# Pet Pigeon Sitter Services?



## Ginger (Aug 18, 2005)

I was wondering if any one knew of a company/individual in Toronto, Ontario, Canada that would provide pet pigeon sitting services?

Some where I can bring them for a while if I am on holiday outside the country or that would do it on a daily basis, just like taking your children to day care?

Thank you for your help.

Ginger


----------



## Feefo (Feb 8, 2002)

We seem to have a lot of members in Toronto, maybe you should all get together sometime and discuss how you can help each other with pigeon sitting as required.

Cynthia


----------



## Ginger (Aug 18, 2005)

Sounds like a good idea for a short term sort of service rendered but I need some one who does not mind doing this almost as a side job. 

I greatly appreciate your suggestion and will inquire to those living in close proximity and see what they have to say. Who knows, I might find what I am looking for!

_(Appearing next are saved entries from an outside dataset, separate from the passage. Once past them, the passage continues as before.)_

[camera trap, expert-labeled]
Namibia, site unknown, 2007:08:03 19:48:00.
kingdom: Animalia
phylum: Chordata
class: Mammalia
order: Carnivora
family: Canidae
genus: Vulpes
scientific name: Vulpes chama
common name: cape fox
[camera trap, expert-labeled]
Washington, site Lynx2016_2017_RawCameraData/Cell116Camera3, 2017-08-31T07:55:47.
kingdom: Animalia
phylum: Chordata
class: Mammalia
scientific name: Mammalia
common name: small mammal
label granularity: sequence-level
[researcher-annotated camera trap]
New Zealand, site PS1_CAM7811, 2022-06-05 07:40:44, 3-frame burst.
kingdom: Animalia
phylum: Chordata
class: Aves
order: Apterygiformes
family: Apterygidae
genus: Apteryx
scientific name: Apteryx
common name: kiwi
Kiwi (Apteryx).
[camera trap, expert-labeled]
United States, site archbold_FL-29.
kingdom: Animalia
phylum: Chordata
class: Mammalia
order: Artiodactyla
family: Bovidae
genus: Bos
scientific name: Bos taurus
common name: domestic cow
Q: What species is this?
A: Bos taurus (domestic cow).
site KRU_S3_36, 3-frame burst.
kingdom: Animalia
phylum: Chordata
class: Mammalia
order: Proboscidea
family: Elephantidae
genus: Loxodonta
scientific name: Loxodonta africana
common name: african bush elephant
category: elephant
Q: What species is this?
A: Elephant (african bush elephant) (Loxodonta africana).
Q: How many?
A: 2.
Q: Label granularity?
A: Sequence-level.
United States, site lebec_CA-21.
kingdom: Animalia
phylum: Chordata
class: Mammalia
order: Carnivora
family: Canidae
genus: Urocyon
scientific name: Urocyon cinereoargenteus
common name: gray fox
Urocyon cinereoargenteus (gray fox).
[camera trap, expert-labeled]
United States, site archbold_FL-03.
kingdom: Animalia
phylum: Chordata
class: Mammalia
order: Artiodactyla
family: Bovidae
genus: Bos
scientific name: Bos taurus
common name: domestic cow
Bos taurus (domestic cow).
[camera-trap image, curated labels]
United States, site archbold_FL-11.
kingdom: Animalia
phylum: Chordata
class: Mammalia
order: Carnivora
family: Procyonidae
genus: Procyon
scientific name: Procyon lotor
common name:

I am looking forward to the day where pigeons will be as popular as dogs.  

Thank you Cynthia!

Ginger


----------



## Pigeonpal2002 (Jul 27, 2002)

Hi Ginger, 

I'm from near to Toronto, in Oshawa but I've never heard of such a service...but mind you, I've never had a reason for that either. Did you call around to local area vets offices...they may have some suggestions for you. You could also try contacting your local human society and see what they say.


Good luck


----------